----- Data shown

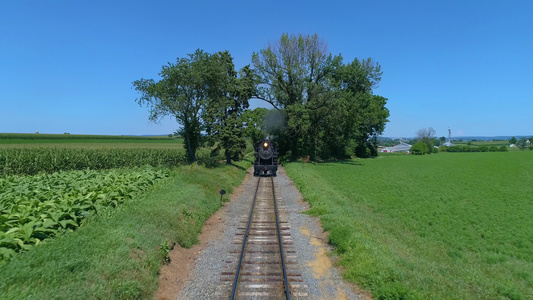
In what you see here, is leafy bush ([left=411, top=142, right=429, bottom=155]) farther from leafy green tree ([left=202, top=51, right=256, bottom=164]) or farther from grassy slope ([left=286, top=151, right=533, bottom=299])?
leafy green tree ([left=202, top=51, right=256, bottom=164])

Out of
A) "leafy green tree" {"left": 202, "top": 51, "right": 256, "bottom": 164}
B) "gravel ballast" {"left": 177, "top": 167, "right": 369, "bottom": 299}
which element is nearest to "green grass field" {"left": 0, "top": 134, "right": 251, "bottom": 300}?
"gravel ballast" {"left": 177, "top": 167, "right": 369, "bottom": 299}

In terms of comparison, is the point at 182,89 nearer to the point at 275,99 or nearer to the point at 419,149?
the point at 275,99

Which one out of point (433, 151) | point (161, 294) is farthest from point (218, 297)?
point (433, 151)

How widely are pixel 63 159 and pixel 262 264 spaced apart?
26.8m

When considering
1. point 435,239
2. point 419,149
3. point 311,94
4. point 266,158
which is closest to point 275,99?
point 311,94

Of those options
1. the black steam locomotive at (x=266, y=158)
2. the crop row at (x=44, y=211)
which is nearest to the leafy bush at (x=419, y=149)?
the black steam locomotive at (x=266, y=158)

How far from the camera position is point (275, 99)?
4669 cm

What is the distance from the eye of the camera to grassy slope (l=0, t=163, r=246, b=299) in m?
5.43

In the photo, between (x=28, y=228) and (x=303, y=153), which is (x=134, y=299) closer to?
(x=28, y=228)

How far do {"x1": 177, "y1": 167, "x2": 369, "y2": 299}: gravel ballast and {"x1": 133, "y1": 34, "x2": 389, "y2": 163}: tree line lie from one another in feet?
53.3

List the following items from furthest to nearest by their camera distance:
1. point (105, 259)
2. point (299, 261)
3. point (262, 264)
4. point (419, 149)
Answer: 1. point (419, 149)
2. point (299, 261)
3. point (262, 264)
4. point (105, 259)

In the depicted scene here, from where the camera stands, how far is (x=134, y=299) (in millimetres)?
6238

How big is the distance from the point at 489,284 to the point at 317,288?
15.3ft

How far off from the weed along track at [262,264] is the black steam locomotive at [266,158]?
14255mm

----------
----- Data shown

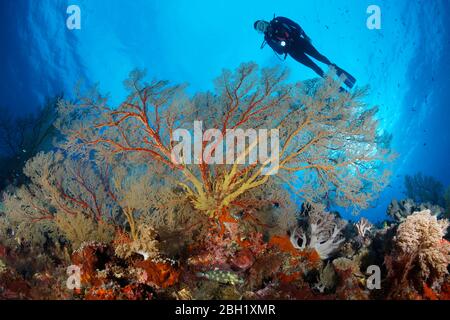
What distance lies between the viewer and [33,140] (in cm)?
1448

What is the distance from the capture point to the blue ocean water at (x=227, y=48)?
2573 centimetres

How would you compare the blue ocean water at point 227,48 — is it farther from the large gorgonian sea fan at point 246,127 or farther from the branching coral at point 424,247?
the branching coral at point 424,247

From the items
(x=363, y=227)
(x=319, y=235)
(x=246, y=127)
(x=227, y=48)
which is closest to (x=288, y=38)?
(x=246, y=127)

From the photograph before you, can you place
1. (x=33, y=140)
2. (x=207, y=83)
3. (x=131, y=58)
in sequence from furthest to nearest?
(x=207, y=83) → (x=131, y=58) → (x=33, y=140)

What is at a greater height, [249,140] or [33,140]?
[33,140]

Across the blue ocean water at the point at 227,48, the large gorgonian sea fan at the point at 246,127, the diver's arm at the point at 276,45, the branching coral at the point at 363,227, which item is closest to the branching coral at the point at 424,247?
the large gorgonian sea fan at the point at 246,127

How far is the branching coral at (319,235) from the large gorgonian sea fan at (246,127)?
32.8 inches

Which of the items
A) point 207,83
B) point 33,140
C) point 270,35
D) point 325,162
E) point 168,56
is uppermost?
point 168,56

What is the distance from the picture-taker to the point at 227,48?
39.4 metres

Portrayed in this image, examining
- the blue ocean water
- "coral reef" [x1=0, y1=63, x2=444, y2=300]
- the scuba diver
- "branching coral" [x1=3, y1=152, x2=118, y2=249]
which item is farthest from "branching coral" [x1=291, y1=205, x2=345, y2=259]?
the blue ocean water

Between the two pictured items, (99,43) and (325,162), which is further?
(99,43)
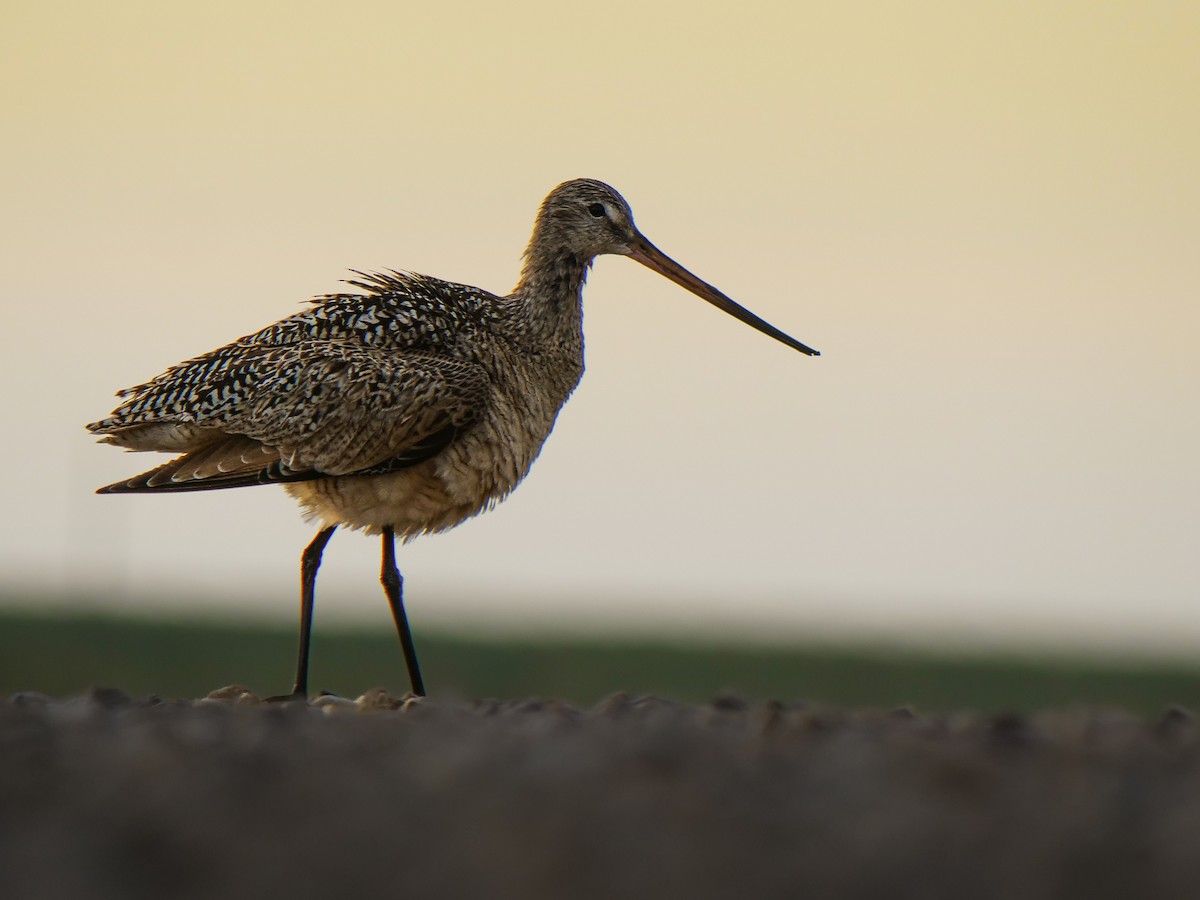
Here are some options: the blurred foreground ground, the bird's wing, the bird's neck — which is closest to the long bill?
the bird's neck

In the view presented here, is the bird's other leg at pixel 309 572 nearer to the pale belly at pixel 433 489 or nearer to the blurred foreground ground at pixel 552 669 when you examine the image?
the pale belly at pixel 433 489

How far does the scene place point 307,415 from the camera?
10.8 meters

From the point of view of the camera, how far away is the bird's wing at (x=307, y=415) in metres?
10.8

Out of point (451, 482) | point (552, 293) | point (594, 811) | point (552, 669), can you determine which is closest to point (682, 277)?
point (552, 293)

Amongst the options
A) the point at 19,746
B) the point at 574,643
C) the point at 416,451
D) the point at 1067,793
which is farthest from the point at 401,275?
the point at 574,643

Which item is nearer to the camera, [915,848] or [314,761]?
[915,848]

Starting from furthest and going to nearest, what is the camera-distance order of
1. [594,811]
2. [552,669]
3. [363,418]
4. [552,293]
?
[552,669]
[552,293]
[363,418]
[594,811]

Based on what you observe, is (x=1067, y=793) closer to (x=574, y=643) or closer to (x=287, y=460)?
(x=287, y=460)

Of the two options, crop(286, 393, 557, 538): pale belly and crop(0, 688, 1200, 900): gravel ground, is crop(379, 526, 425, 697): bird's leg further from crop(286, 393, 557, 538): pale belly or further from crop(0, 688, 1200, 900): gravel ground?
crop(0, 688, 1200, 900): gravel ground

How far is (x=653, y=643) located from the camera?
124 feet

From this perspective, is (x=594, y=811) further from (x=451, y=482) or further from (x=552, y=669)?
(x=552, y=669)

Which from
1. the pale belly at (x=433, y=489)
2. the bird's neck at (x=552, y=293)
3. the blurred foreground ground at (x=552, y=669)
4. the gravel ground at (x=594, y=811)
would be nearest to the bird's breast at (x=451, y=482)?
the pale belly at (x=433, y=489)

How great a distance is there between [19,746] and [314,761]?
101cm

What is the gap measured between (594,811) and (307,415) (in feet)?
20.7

----------
----- Data shown

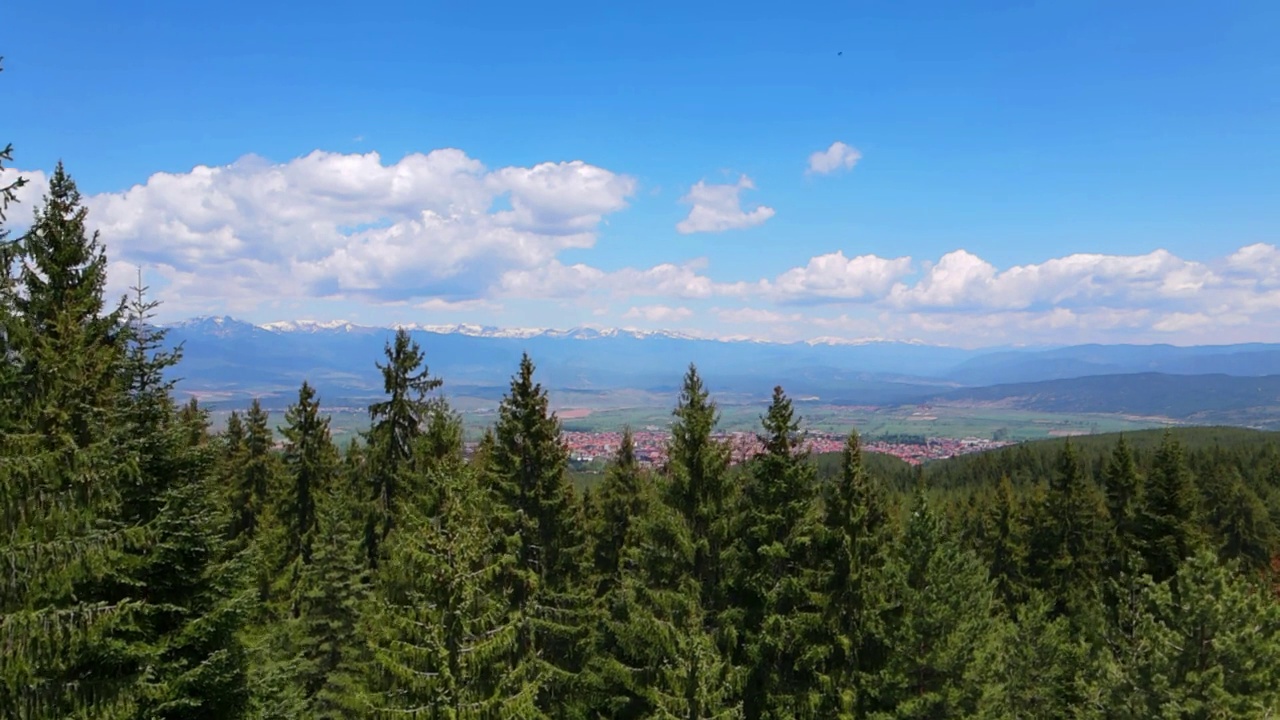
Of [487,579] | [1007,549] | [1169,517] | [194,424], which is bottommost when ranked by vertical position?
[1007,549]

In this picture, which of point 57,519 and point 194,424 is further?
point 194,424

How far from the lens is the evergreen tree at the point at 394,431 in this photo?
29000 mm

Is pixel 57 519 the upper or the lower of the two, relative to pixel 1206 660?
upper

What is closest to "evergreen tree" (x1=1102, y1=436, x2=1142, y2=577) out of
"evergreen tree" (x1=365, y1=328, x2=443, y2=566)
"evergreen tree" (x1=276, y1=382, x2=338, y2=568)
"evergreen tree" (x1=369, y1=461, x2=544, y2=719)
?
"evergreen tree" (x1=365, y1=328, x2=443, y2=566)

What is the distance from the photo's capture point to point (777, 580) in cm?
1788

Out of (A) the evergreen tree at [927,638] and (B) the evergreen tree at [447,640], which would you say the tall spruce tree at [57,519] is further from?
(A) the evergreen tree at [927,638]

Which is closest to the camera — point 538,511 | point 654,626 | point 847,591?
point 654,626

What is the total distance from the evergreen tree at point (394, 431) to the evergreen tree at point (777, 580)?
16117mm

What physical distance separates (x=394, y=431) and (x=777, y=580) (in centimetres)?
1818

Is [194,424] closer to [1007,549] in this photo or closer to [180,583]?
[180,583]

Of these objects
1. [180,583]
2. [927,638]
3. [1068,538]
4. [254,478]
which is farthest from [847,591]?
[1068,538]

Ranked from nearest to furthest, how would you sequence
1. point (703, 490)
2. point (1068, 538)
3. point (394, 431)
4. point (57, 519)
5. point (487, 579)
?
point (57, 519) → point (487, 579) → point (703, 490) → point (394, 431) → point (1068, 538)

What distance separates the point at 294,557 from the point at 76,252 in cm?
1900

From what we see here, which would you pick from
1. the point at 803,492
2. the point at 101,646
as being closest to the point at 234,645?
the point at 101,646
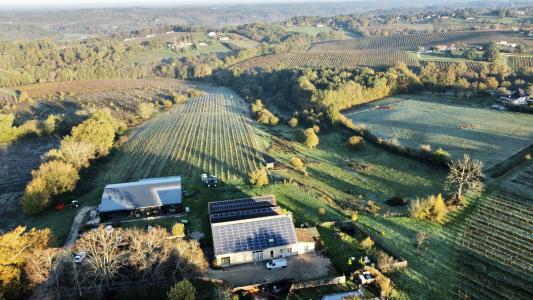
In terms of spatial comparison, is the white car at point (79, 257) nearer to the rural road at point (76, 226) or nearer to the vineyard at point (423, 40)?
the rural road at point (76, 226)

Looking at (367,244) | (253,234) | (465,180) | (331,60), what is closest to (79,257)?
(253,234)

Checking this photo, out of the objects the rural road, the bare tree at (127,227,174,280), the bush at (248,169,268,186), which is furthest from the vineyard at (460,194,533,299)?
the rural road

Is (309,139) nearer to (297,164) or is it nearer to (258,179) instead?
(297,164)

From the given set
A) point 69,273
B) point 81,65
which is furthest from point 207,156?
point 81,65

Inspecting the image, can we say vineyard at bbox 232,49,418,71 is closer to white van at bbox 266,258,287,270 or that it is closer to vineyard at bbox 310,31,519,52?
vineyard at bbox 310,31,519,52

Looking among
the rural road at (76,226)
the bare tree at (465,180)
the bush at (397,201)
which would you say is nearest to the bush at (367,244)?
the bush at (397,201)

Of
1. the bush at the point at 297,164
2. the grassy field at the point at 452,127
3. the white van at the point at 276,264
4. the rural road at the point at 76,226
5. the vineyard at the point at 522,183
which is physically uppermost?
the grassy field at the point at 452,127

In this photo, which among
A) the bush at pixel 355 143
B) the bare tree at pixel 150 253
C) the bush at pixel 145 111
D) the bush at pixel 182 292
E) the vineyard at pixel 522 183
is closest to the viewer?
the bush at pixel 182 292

----------

Problem statement ::
Return every line of the items above that contains the string "sequence". Matching is case-sensitive.

Final answer ::
in sequence from furthest to nearest?
Ranked from nearest to furthest, how would you sequence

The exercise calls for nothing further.